Beyond the Hype—Building Smarter Private Credit Portfolios

Dan Cascarano, CAIA
Director, US Institutional & Private Markets
6 Feb 2026
7 min watch

Private credit’s growth to $2T brings new risks. Learn where to find better risk adjusted returns—and how to navigate cov-lite, redemption pressure, and mega fund concentration.

It’s Time to Talk Private Credit

Over the past decade, the term “private credit” has invaded the zeitgeist of investment strategies. Portfolio construction largely only accounted for private equity, private real estate and hedge funds as alternatives until the emergence of private credit. However, the rise in private credit as a desirable and potentially core allocation within every investor’s portfolio is undeniable. Moody’s recently published a report estimating that by the end of 2026 the private credit market will grow to $2 trillion and further estimates a doubling to $4 trillion by the end of 20301. To put that in perspective, the same report indicated that, as of 2014, the market was less than $500 billion and was mainly the domain of large institutional investors. In this brief article, we highlight the catalysts that contributed to the rise of private credit, and delve into the nuanced details of different strategies and how allocators are viewing portfolio construction in 2026.

□ □ □ □ □ □ □

WHAT TO DO:
1. In the article on private credit, turn the paragraph beginning "Private credit's growth to $2T" into a short bulleted list that keeps its main facts.
2. Write the next part of the article on private credit, picking up after its last paragraph.

(Stored entries)

□ □ □ □ □ □ □

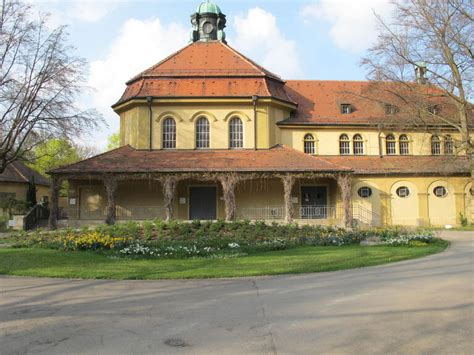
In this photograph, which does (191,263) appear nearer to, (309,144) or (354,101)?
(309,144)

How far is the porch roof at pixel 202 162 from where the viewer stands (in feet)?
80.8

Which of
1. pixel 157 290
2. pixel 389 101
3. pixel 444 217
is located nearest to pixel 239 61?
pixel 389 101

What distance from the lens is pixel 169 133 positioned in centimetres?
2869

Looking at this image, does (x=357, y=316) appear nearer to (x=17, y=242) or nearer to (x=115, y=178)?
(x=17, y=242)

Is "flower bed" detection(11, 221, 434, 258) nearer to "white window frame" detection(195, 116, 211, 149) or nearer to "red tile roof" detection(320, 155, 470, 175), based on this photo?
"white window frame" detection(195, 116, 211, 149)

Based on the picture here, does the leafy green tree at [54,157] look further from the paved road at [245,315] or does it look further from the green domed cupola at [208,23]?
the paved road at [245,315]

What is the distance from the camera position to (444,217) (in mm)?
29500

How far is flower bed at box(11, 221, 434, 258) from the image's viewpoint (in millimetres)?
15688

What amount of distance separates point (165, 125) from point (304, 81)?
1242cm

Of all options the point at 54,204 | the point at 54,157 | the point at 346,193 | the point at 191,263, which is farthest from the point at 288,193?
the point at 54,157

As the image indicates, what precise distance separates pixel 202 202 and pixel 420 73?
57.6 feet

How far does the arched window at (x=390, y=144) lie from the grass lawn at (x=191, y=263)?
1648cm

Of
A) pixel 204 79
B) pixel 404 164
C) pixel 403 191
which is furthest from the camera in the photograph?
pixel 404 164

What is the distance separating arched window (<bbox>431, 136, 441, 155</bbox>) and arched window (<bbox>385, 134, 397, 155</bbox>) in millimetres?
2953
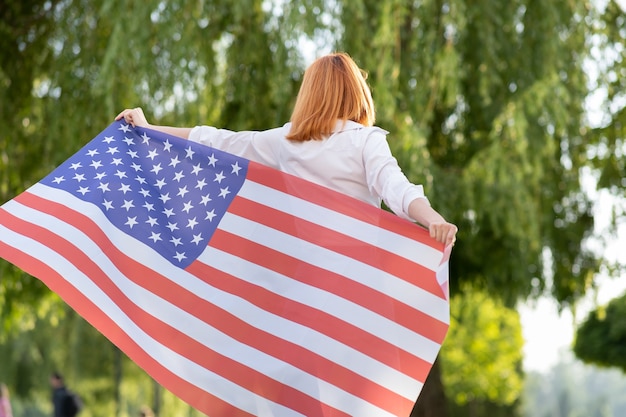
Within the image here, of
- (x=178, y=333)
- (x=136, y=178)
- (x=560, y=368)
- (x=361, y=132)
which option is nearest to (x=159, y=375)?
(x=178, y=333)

□ □ □ □ □ □ □

RESPONSES:
1.
- Private credit has grown to $2T, which brings new risks.
- The piece covers where to find better risk-adjusted returns.
- It also covers how to navigate cov-lite, redemption pressure, and mega fund concentration.

2.
Why Private Credit Became Ubiquitous

The rise of private credit stems primarily from post-2008 Great Financial Crisis banking regulations imposed on bank lending. Dodd-Frank and Basel III capital requirements forced banks to retreat from middle-market lending, creating a vacuum that direct lenders eagerly filled. Increases in regulation, paired with the ensuing low-interest-rate environment and the rise in deal-making activity by private equity, which layered on debt from credit partners to fund equity investments and buyouts, led to a surge in demand for private credit. From the investor’s lens (i.e. allocators of capital to private credit funds), as rates rose post-COVID, floating-rate private credit became even more attractive: what once struggled to deliver high single-digit net returns suddenly offered 9-11% yields with seeming safety.

Product proliferation followed predictably. Semi-liquid structures (i.e. interval funds and Business Development Companies (“BDCs”)) flooded the wealth channel, making private credit accessible to accredited and qualified investors who previously couldn’t access institutional funds. Assets poured in. And this is where we believe the problems are becoming apparent.

Cracks in the Foundation

Supply-and-demand dynamics are generally inescapable in any market. When too many assets chase too few goods, prices rise. In the private credit space, this dynamic is emerging as capital has flooded the asset class. However, it has played out as too many investors chase a limited supply of loans, resulting in a degradation of underwriting standards to secure the requisite supply for the funds and strategies managers are marketing.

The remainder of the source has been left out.